» Work order:
Revise the entries below by changing "T-shirt" to "Hoodie" and keeping everything else the same. Leave out the pictures and give only the revised text.

» Data to use:

--- START ---

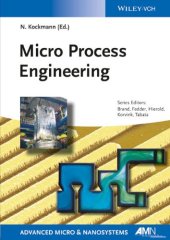 book Micro Process Engineering: Fundamentals, Devices, Fabrication, and Applications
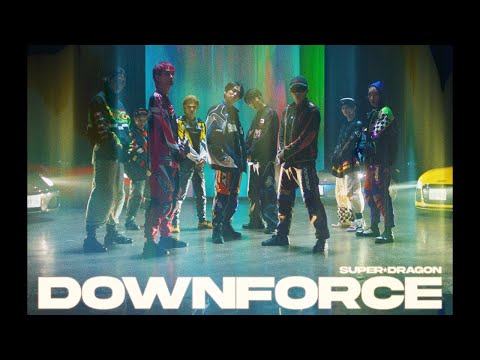 [MV] SUPER★DRAGON / Downforce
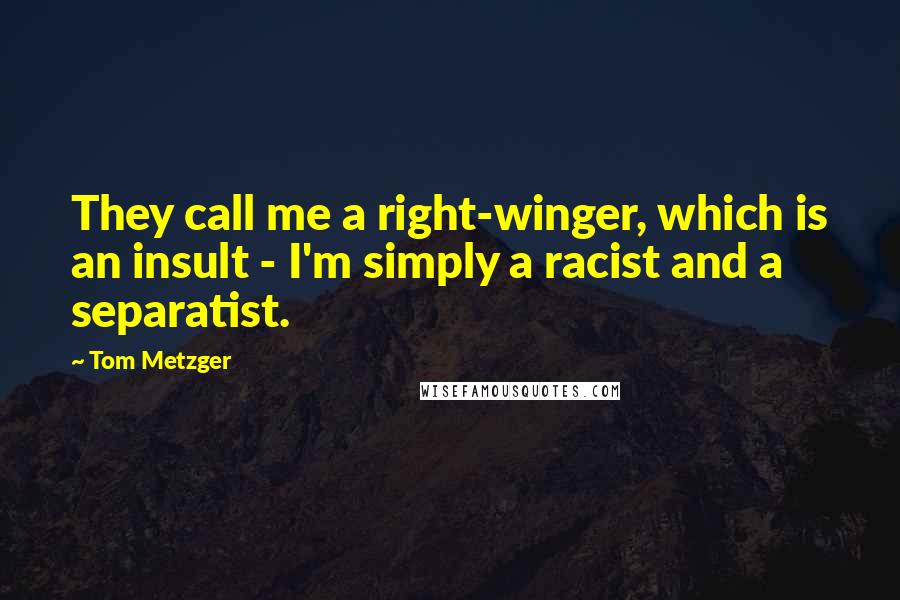 Tom Metzger quotes: They call me a right-winger, which is an insult - I'm simply a racist and a separatist.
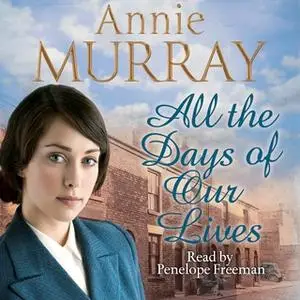 «All the Days of Our Lives» by Annie Murray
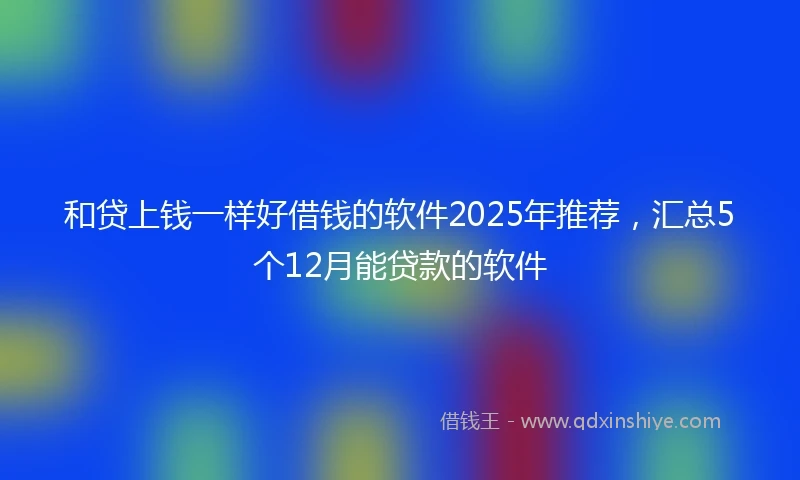 和贷上钱一样好借钱的软件2025年推荐，汇总5个12月能贷款的软件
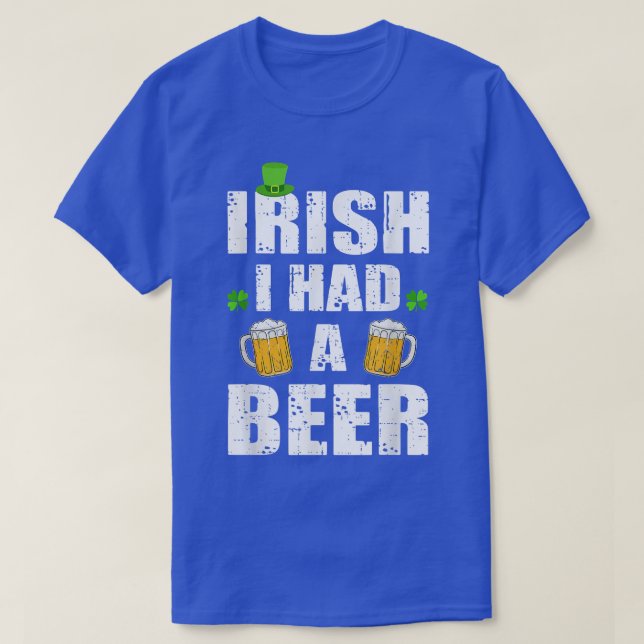 T-shirt St Patricks Day Drinking Distressed Irish I had a  (Design devant)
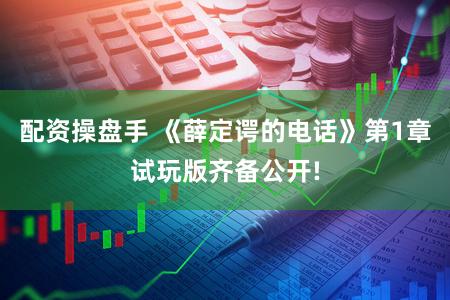 配资操盘手 《薛定谔的电话》第1章试玩版齐备公开!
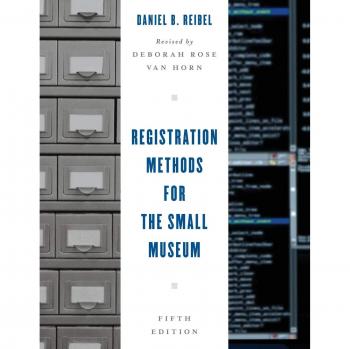 Registration Methods for Small Museums: Fifth Edition Guide by AltaMira Press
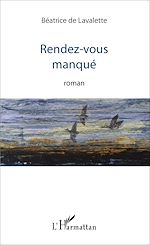 Télécharger le livre :  Rendez-vous manqué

--- END ---

» Output:
 book Micro Process Engineering: Fundamentals, Devices, Fabrication, and Applications
 [MV] SUPER★DRAGON / Downforce
 Tom Metzger quotes: They call me a right-winger, which is an insult - I'm simply a racist and a separatist.
 «All the Days of Our Lives» by Annie Murray
 和贷上钱一样好借钱的软件2025年推荐，汇总5个12月能贷款的软件
 Hoodie St Patricks Day Drinking Distressed Irish I had a  (Design devant)
 配资操盘手 《薛定谔的电话》第1章试玩版齐备公开!
 Registration Methods for Small Museums: Fifth Edition Guide by AltaMira Press
 Télécharger le livre :  Rendez-vous manqué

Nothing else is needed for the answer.